Experts thought #Stanford would fire Jerod Haase and hire Madsen, a star on Stanford’s 1998 #FinalFour team. Instead, the Trees punted. #Cal pounced.
What an amazing plot twist this was, and is, and will continue to be.
Imagine a situation in which School A had a chance to hire a former star, bringing him back to a program with the opportunity to revive its fortunes. A school which has struggled for the past 15 years in men’s basketball had a chance to hire a rising coach who played on the same school’s last Final Four team. This coach is popular within School A, beloved within School A. The coach was doing a good job at a smaller program. He was on the market. He was available.
School A was drifting into irrelevance under its current head coach, who has done nothing of note in seven years on the job.
School A chose to retain the coach who had done nothing in seven years instead of hiring the rising coach who had starred on the court for the program and led it to the Final Four 25 years earlier.
Then that school’s archrival, School B, which was willing and able to fire its underperforming head coach, hired the very same coach School A could have hired all along.
It’s ridiculous. It makes absolutely zero sense. It’s a situation in which School B can now humiliate School A by succeeding. Every School B achievement will reflect negatively on School A — not because the two schools are rivals, but because School A had a chance to hire a popular and successful alumnus as its coach, but passed on the opportunity and allowed School B to swoop in and seize the moment.
This is what has just happened in Pac-12 basketball. Stanford is School A. Cal-Berkeley is School B.
We told you that Cal was closing in on Mark Madsen — the Utah Valley coach and Stanford alumnus who led Stanford to the 1998 Final Four — as its next head coach.

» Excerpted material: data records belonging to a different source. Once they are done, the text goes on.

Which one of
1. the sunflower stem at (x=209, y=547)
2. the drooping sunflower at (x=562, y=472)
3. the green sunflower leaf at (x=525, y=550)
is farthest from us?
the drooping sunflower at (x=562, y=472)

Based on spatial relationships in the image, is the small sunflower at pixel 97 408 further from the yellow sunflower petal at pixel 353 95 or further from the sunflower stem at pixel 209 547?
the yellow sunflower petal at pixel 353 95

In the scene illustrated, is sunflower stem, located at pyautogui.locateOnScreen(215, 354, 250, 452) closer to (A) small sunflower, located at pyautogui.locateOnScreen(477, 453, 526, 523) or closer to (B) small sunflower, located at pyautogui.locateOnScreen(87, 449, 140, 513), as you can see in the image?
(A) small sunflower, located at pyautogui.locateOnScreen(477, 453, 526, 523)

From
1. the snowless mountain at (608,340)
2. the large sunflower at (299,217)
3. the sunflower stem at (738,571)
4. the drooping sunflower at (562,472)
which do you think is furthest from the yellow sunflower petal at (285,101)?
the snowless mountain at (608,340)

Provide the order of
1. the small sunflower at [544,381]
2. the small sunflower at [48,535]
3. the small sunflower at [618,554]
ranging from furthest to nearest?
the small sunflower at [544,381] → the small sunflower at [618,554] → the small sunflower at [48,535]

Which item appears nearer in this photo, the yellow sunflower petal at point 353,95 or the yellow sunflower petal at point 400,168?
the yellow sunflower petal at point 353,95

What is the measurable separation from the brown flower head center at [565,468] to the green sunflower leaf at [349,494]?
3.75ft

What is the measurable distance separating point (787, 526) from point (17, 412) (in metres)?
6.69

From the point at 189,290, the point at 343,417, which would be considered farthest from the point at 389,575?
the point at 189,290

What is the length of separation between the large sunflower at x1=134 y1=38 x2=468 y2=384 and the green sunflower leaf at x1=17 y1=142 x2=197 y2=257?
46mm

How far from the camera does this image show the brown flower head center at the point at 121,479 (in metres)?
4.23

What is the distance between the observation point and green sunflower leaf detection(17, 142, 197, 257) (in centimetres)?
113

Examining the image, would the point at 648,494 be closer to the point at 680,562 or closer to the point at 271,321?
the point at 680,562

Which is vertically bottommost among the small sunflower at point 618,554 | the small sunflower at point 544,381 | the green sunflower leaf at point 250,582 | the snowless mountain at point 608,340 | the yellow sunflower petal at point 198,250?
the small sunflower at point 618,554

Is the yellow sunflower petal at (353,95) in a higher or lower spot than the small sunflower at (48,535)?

On Wednesday, Cal made it official. The Golden Bears announced that Madsen has agreed to become the team’s new head coach.
We have been wondering for more than a year if Stanford would finally fire Jerod Haase. It seemed almost certain that the Trees and athletic director Bernard Muir would finally terminate their underperforming head coach, who has certainly been given a long amount of time to make things work in Palo Alto.
Yet, for reasons which remain inexplicable, Stanford stood pat and retained Haase for another season, even though Madsen was right there, waiting to come back to his alma mater and revive the program after a star turn at Utah Valley, which reached the NIT semifinals and very nearly made the NCAA Tournament this past season.
It’s bad enough if one school watches its bitter rival succeed. Now, though, every Cal achievement in men’s basketball will directly reflect negatively on Stanford and its athletic department, particularly Bernard Muir. Cal has a chance to humiliate Stanford, with Madsen — a Stanford alum — being the engine of that effort.
Bay Area basketball revolves around the Golden State Warriors and Stanford women’s basketball, but men’s college hoops just became a lot more interesting in Berkeley and Palo Alto.